Otto's Bierhalle
Otto’s Bierhalle is a larger, boozier incarnation of Otto’s Berlin Doner run by the same group of several friends. They came up together in the electronic music industry, and the doner place started as nostalgia for greasy food after nights out in Berlin.
You won’t find any doner on the menu here but don’t be disappointed if you come looking for German food: they’re doing huge BBQ-style platters of schnitzel or ham with piles of pickles, veggies and sauerkraut.
Some of the owners also own a lighting company, so that aspect of the design is especially breathtaking, huge rods curving in a pattern across the ceiling and illuminating the bar, funky bulbs entangled with vines and metalwork.
There’s an incredible range of both local and imported beers here, creeping up on a hundred options with 24 taps and up to 50 or 60 bottles.
The BrewDog Punk IPA ($8) comes from a nerdy experimental Scottish brewery, and it makes a great start, good on its own or with food.
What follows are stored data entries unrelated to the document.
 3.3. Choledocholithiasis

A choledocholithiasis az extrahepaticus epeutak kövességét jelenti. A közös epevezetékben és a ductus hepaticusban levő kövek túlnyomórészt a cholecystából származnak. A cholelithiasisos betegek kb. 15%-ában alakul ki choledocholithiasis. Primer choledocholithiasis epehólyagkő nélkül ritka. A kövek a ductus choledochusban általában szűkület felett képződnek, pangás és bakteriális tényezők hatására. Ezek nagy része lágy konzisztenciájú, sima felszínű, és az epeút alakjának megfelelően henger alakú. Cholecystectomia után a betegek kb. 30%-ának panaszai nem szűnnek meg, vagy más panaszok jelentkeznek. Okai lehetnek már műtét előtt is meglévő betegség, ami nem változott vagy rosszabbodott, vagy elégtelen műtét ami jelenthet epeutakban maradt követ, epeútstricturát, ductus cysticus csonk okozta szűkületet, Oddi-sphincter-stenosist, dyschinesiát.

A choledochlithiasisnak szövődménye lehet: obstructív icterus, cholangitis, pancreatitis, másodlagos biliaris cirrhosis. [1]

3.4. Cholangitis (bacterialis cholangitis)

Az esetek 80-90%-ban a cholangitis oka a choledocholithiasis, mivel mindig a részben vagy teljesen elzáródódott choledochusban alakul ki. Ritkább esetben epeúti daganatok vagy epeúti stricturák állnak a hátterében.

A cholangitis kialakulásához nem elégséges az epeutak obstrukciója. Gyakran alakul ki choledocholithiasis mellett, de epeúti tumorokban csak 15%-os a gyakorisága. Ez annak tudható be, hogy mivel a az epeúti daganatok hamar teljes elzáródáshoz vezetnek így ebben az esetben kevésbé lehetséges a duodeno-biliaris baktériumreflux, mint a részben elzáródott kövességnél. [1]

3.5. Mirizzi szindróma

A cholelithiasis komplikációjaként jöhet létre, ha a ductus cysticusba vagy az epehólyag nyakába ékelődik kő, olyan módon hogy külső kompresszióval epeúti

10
It’s fragrant, mildly funky and full-bodied.
The monstrous Bavaria platter ($55) is found in a section of the menu literally marked “Feasts.” Obviously it’s for sharing, piled with schwienshaxe, weisswurst, potato and beet salad, sauerkraut, brussels sprouts and two mustards.
The brussels sprouts ($4.50) are a unanimous favourite, sweet, oily and crunchy.
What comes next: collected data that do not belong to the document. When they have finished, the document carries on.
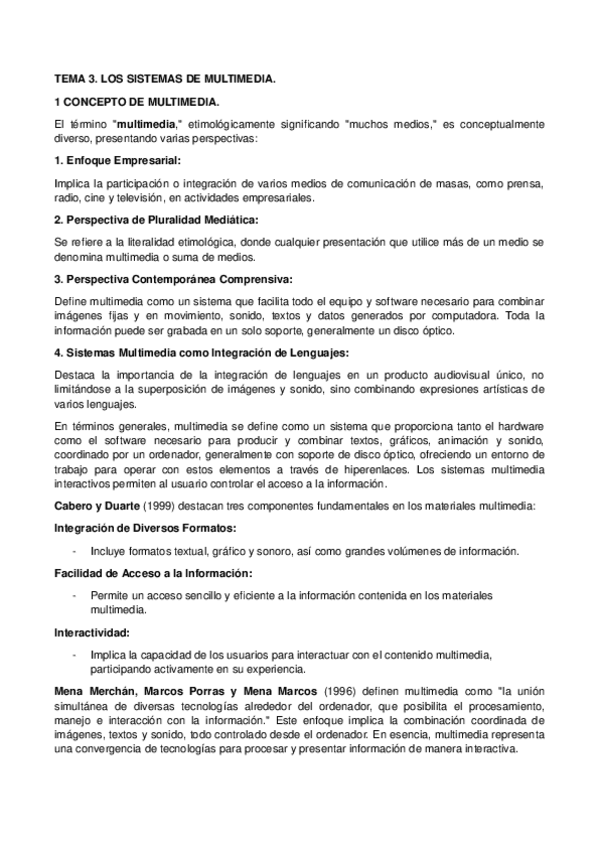 TEMA 3. LOS SISTEMAS DE MULTIMEDIA.

1 CONCEPTO DE MULTIMEDIA.

El término "multimedia," etimológicamente significando "muchos medios," es conceptualmente diverso, presentando varias perspectivas:

1. Enfoque Empresarial:

Implica la participación o integración de varios medios de comunicación de masas, como prensa, radio, cine y televisión, en actividades empresariales.

2. Perspectiva de Pluralidad Mediática:

Se refiere a la literalidad etimológica, donde cualquier presentación que utilice más de un medio se denomina multimedia o suma de medios.

3. Perspectiva Contemporánea Comprensiva:

Define multimedia como un sistema que facilita todo el equipo y software necesario para combinar imágenes fijas y en movimiento, sonido, textos y datos generados por computadora. Toda la información puede ser grabada en un solo soporte, generalmente un disco óptico.

4. Sistemas Multimedia como Integración de Lenguajes:

Destaca la importancia de la integración de lenguajes en un producto audiovisual único, no limitándose a la superposición de imágenes y sonido, sino combinando expresiones artísticas de varios lenguajes.

En términos generales, multimedia se define como un sistema que proporciona tanto el hardware como el software necesario para producir y combinar textos, gráficos, animación y sonido, coordinado por un ordenador, generalmente con soporte de disco óptico, ofreciendo un entorno de trabajo para operar con estos elementos a través de hiperenlaces. Los sistemas multimedia interactivos permiten al usuario controlar el acceso a la información.

Cabero y Duarte (1999) destacan tres componentes fundamentales en los materiales multimedia:

Integración de Diversos Formatos:

- Incluye formatos textual, gráfico y sonoro, así como grandes volúmenes de información.

Facilidad de Acceso a la Información:

- Permite un acceso sencillo y eficiente a la información contenida en los materiales multimedia.

Interactividad:

- Implica la capacidad de los usuarios para interactuar con el contenido multimedia, participando activamente en su experiencia.

Mena Merchán, Marcos Porras y Mena Marcos (1996) definen multimedia como "la unión simultánea de diversas tecnologías alrededor del ordenador, que posibilita el procesamiento, manejo e interacción con la información." Este enfoque implica la combinación coordinada de imágenes, textos y sonido, todo controlado desde el ordenador. En esencia, multimedia representa una convergencia de tecnologías para procesar y presentar información de manera interactiva.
Order spatz and cheese ($8) as a side, a sort of nod to mac that would normally be a side on a BBQ menu, but made with traditional egg noodles, tied together with crispy shallots.
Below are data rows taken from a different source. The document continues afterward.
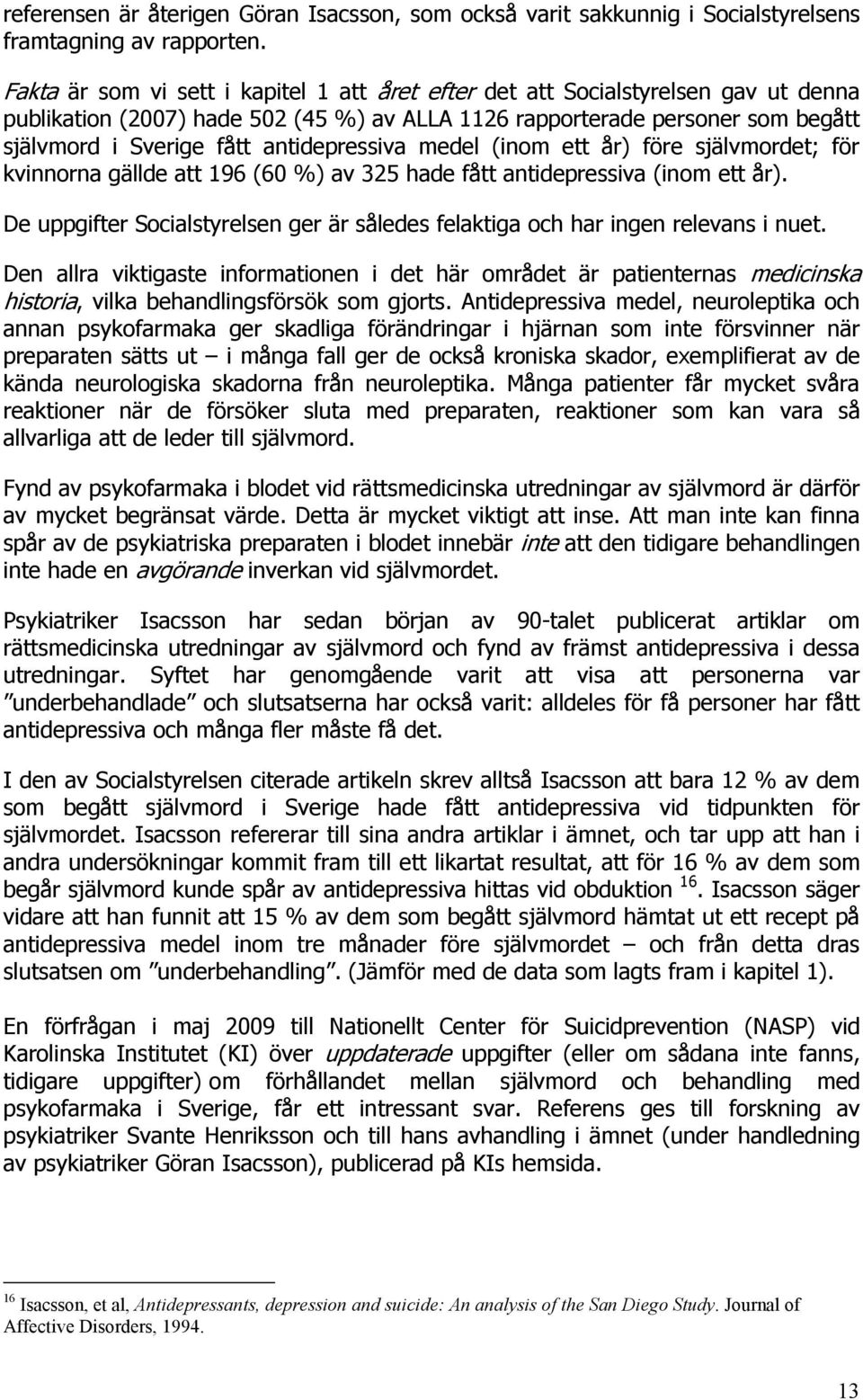 referensen är återigen Göran Isacsson, som också varit sakkunnig i Socialstyrelsens framtagning av rapporten.

Fakta är som vi sett i kapitel 1 att året efter det att Socialstyrelsen gav ut denna publikation (2007) hade 502 (45 %) av ALLA 1126 rapporterade personer som begått självmord i Sverige fått antidepressiva medel (inom ett år) före självmordet; för kvinnorna gällde att 196 (60 %) av 325 hade fått antidepressiva (inom ett år).

De uppgifter Socialstyrelsen ger är således felaktiga och har ingen relevans i nuet.

Den allra viktigaste informationen i det här området är patienternas medicinska historia, vilka behandlingsförsök som gjorts. Antidepressiva medel, neuroleptika och annan psykofarmaka ger skadliga förändringar i hjärnan som inte försvinner när preparaten sätts ut – i många fall ger de också kroniska skador, exemplifierat av de kända neurologiska skadorna från neuroleptika. Många patienter får mycket svåra reaktioner när de försöker sluta med preparaten, reaktioner som kan vara så allvarliga att de leder till självmord.

Fynd av psykofarmaka i blodet vid rättsmedicinska utredningar av självmord är därför av mycket begränsat värde. Detta är mycket viktigt att inse. Att man inte kan finna spår av de psykiatriska preparaten i blodet innebär inte att den tidigare behandlingen inte hade en avgörande inverkan vid självmordet.

Psykiatriker Isacsson har sedan början av 90-talet publicerat artiklar om rättsmedicinska utredningar av självmord och fynd av främst antidepressiva i dessa utredningar. Syftet har genomgående varit att visa att personerna var ”underbehandlade” och slutsatserna har också varit: alldeles för få personer har fått antidepressiva och många fler måste få det.

I den av Socialstyrelsen citerade artikeln skrev alltså Isacsson att bara 12 % av dem som begått självmord i Sverige hade fått antidepressiva vid tidpunkten för självmordet. Isacsson refererar till sina andra artiklar i ämnet, och tar upp att han i andra undersökningar kommit fram till ett likartat resultat, att för 16 % av dem som begår självmord kunde spår av antidepressiva hittas vid obduktion $^{16}$. Isacsson säger vidare att han funnit att 15 % av dem som begått självmord hämtat ut ett recept på antidepressiva medel inom tre månader före självmordet – och från detta dras slutsatsen om ”underbehandling”. (Jämför med de data som lagts fram i kapitel 1).

En förfrågan i maj 2009 till Nationellt Center för Suicidprevention (NASP) vid Karolinska Institutet (KI) över uppdaterade uppgifter (eller om sådana inte fanns, tidigare uppgifter) om förhållandet mellan självmord och behandling med psykofarmaka i Sverige, får ett intressant svar. Referens ges till forskning av psykiatriker Svante Henriksson och till hans avhandling i ämnet (under handledning av psykiatriker Göran Isacsson), publicerad på KIs hemsida.

$^{16}$ Isacsson, et al, Antidepressants, depression and suicide: An analysis of the San Diego Study. Journal of Affective Disorders, 1994.

13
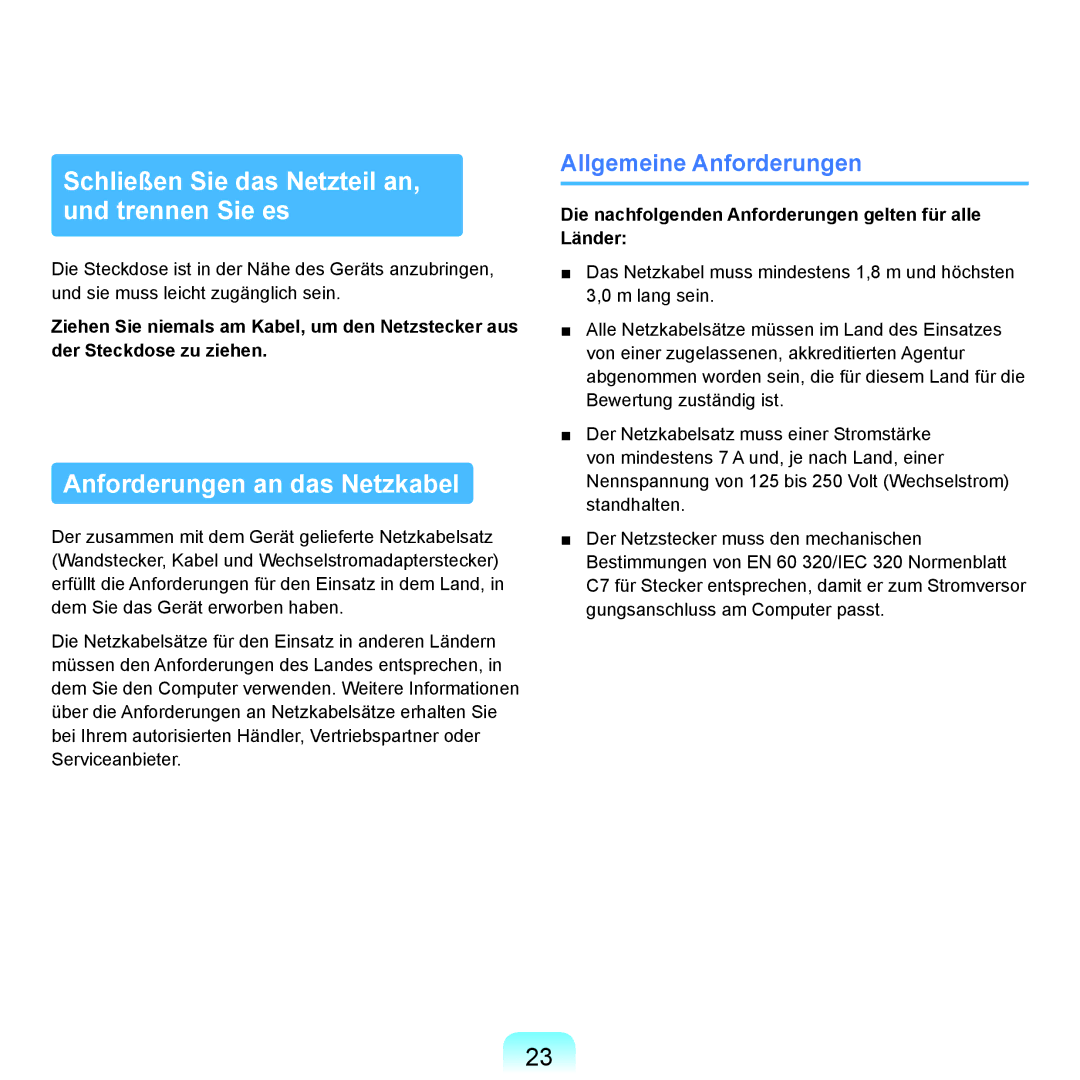 Schließen Sie das Netzteil an, und trennen Sie es

Die Steckdose ist in der Nähe des Geräts anzubringen, und sie muss leicht zugänglich sein.

Ziehen Sie niemals am Kabel, um den Netzstecker aus der Steckdose zu ziehen.

Anforderungen an das Netzkabel

Der zusammen mit dem Gerät gelieferte Netzkabelsatz (Wandstecker, Kabel und Wechselstromadapterstecker) erfüllt die Anforderungen für den Einsatz in dem Land, in dem Sie das Gerät erworben haben.

Die Netzkabelsätze für den Einsatz in anderen Ländern müssen den Anforderungen des Landes entsprechen, in dem Sie den Computer verwenden. Weitere Informationen über die Anforderungen an Netzkabelsätze erhalten Sie bei Ihrem autorisierten Händler, Vertriebspartner oder Serviceanbieter.

Allgemeine Anforderungen

Die nachfolgenden Anforderungen gelten für alle Länder:

■ Das Netzkabel muss mindestens 1,8 m und höchsten 3,0 m lang sein.

■ Alle Netzkabelsätze müssen im Land des Einsatzes von einer zugelassenen, akkreditierten Agentur abgenommen worden sein, die für diesem Land für die Bewertung zuständig ist.

■ Der Netzkabelsatz muss einer Stromstärke von mindestens 7 A und, je nach Land, einer Nennspannung von 125 bis 250 Volt (Wechselstrom) standhalten.

■ Der Netzstecker muss den mechanischen Bestimmungen von EN 60 320/IEC 320 Normenblatt C7 für Stecker entsprechen, damit er zum Stromversor gungsanschluss am Computer passt.

23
The weisswurst sausage is really good, that smooth, tender and juicy thing that a sausage should be, dense without being too heavy.
Schweinshaxe is basically just German for ham hock, the lower portion of a pig’s leg. The meat is tender and delicious and goes really well with the mustards, and the skin is stretchy, crispy and indulgent.
You can get your cocktail on at this industrial beer hall too with offerings like the Chunnel Vision ($11) named for its French and English ingredients, an orange bomb made with Cointreau, Grand Marnier, orange bitters, orange zest, and London dry gin.
Don’t skip dessert after your feast - order their play on black forest cake in the form of a dacquoise ($7) made with luscious chocolate whipped cream and juicy sour cherries.
It’s a spacious, well-lit breath of fresh air on West Queen West, where the only options are often cramped, dark, and clubby. Lots of big tables including a long communal one in the centre are perfect for giant groups.
If you’ve been to Otto’s Berlin Doner before, you can expect the same bathroom disco experience here at the Bierhalle.